O’na bir şeyler yazmak istiyorum.
Kağıda yazmaya çalıştım. Sürekli karalıyorum. Bir fotoğraftır takıldım. Bir fotoğraf yazıp duruyorum. Sonra karalıyorum. Fotoğrafına bakıyorum. Çiziyorum. Beğenmeyip siliyorum. Gözlerinde kalıyorum sadece. Sadece gözleri olsun istiyorum çünkü. Sadece gözlerini çizeyim, sadece gözlerine bakayım istiyorum çünkü. Bir de sesini duysam şimdi pek güzel olurdu.
I heard your voice through a photograph.
Evet, bir fotoğraf.

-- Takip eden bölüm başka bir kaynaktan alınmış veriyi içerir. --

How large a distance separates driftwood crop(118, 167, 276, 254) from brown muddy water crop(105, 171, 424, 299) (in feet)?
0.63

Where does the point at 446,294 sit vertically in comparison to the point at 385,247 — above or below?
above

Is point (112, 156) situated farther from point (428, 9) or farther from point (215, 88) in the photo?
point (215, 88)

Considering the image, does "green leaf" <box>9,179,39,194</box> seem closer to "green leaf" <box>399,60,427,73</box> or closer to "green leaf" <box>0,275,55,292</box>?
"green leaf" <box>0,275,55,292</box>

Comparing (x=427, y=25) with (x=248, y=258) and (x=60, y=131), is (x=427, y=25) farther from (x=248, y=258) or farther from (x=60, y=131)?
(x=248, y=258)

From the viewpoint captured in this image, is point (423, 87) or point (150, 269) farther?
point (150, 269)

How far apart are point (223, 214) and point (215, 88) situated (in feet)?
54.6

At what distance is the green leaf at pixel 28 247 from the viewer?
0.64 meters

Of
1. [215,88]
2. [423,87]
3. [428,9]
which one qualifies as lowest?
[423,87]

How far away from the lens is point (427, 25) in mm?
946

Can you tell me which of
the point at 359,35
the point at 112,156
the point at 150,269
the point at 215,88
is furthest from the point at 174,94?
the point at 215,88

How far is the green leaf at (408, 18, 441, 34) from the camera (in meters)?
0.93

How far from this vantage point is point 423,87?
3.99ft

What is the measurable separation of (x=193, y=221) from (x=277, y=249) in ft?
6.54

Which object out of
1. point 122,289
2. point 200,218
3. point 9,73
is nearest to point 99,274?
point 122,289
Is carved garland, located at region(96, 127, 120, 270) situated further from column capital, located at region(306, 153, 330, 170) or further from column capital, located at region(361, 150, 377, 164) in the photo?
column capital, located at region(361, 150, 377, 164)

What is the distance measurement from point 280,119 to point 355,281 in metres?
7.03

Zaten her şey bir fotoğrafla başladı. Yarı gerçek, yarı hayal. Hayal kısmı ne kadar da güzel aslında. Yarı gerçeği de kendi içinde bölersek yarısı güzel, yarısı değil. Zaten hayatım da paramparça. Gerçekleri bölmüşüm çok mu?
Ona bir şeyler yazmak istiyorum.
Yazamıyorum.
Bir fotoğraf.
Ve işte yine orada.
Baştan başlıyorum.
canım canım canım. (bu sefer coşkulu değil sakin-şefkatli bi tonda) canımsın canımsın canımsın.
canım canım canım. (buse ver coşkuyu değil hain-şeftali bit onda) canımsın canımsın canımsın.